Work required: Render the lines below as a numbered list, beginning at the line that contains "Final Revision" and stopping after the line that contains "7- Look out. A car………………….you.". Leave out blank lines and pictures.

Information shown:
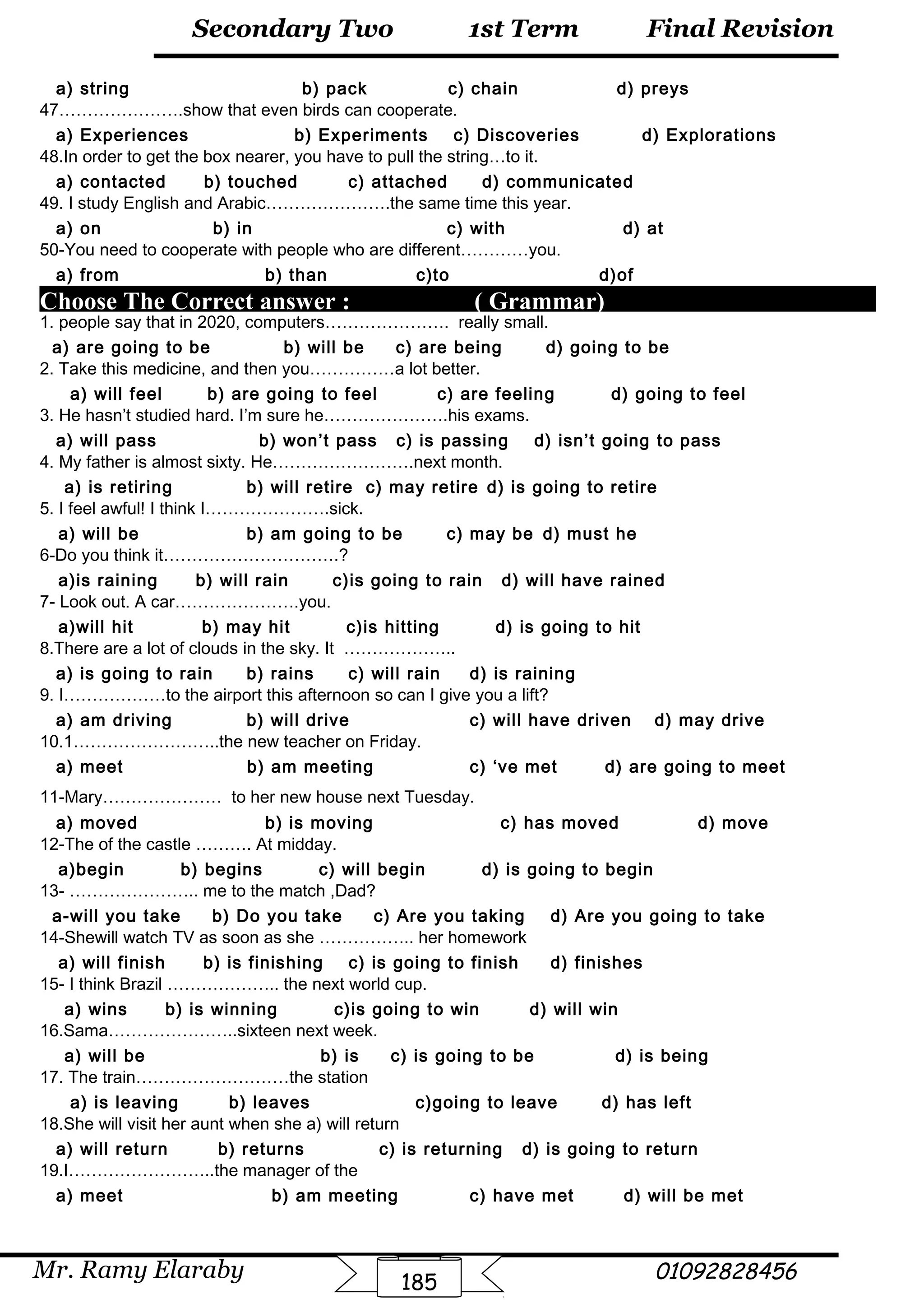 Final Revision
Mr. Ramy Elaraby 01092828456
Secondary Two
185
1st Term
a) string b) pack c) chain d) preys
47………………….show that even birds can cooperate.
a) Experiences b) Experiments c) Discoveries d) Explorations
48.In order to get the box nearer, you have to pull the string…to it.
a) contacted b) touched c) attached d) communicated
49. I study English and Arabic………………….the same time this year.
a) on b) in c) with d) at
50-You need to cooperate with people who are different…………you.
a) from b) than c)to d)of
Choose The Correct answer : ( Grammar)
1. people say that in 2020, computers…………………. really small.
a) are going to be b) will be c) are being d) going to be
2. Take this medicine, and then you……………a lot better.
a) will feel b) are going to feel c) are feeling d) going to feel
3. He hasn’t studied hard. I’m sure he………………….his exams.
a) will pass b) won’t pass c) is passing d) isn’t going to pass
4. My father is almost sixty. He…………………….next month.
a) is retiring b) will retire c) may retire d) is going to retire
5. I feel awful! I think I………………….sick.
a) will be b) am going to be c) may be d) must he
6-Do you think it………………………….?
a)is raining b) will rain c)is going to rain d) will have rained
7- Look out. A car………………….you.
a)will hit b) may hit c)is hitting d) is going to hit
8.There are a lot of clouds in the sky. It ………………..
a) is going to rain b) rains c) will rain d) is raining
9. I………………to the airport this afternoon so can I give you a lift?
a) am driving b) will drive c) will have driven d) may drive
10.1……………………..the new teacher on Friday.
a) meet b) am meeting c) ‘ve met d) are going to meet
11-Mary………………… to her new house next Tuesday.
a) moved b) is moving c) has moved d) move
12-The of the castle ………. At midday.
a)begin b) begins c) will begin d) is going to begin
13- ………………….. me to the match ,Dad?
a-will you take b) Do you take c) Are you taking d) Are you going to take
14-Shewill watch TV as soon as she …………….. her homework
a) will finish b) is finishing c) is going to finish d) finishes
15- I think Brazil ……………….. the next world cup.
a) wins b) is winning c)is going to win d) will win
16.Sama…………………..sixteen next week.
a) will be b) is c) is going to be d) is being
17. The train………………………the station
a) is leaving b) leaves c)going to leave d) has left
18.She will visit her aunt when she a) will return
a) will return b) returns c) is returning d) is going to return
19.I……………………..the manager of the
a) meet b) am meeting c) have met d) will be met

...

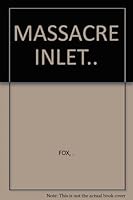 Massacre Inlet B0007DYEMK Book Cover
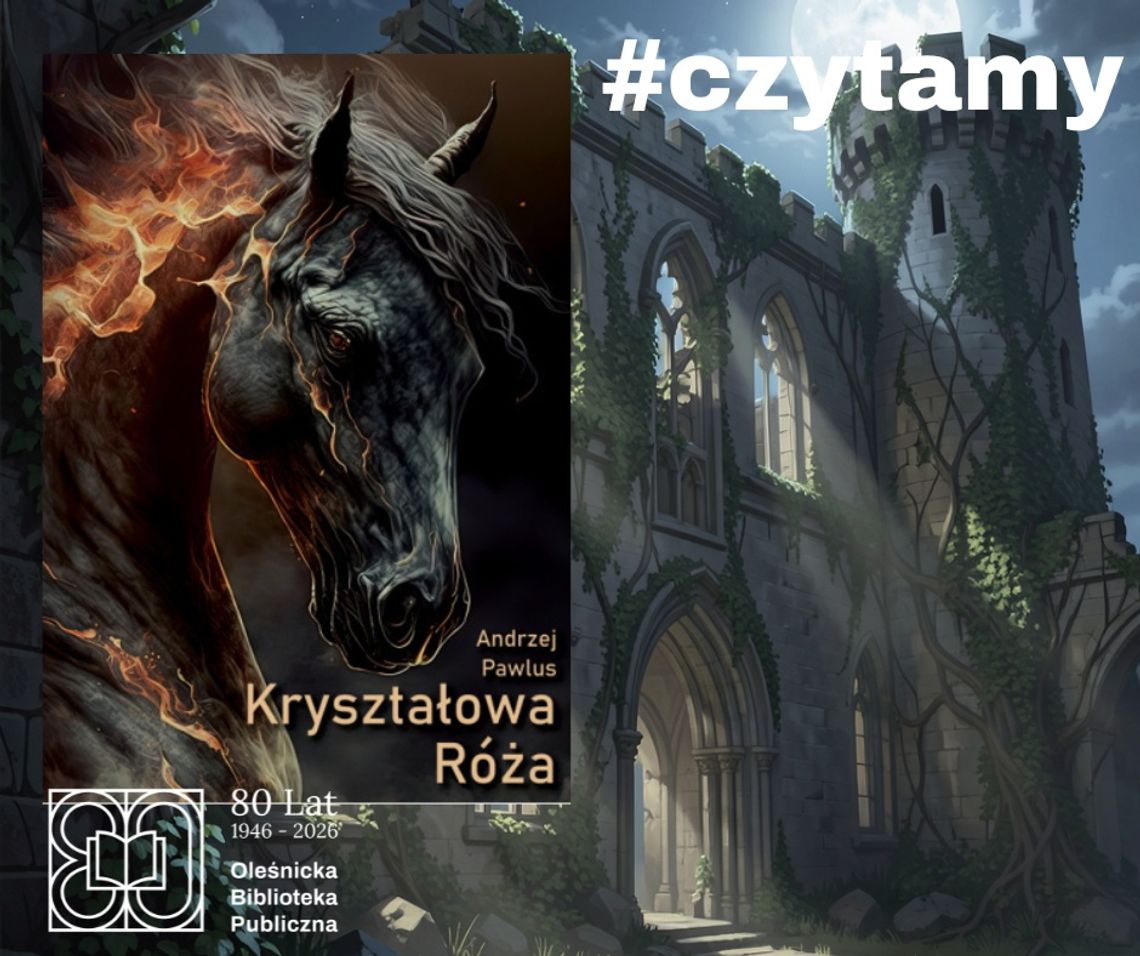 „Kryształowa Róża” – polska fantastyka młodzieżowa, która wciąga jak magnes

Solution to the problem:
1.  Final Revision
2. Mr. Ramy Elaraby 01092828456
3. Secondary Two
4. 185
5. 1st Term
6. a) string b) pack c) chain d) preys
7. 47………………….show that even birds can cooperate.
8. a) Experiences b) Experiments c) Discoveries d) Explorations
9. 48.In order to get the box nearer, you have to pull the string…to it.
10. a) contacted b) touched c) attached d) communicated
11. 49. I study English and Arabic………………….the same time this year.
12. a) on b) in c) with d) at
13. 50-You need to cooperate with people who are different…………you.
14. a) from b) than c)to d)of
15. Choose The Correct answer : ( Grammar)
16. 1. people say that in 2020, computers…………………. really small.
17. a) are going to be b) will be c) are being d) going to be
18. 2. Take this medicine, and then you……………a lot better.
19. a) will feel b) are going to feel c) are feeling d) going to feel
20. 3. He hasn’t studied hard. I’m sure he………………….his exams.
21. a) will pass b) won’t pass c) is passing d) isn’t going to pass
22. 4. My father is almost sixty. He…………………….next month.
23. a) is retiring b) will retire c) may retire d) is going to retire
24. 5. I feel awful! I think I………………….sick.
25. a) will be b) am going to be c) may be d) must he
26. 6-Do you think it………………………….?
27. a)is raining b) will rain c)is going to rain d) will have rained
28. 7- Look out. A car………………….you.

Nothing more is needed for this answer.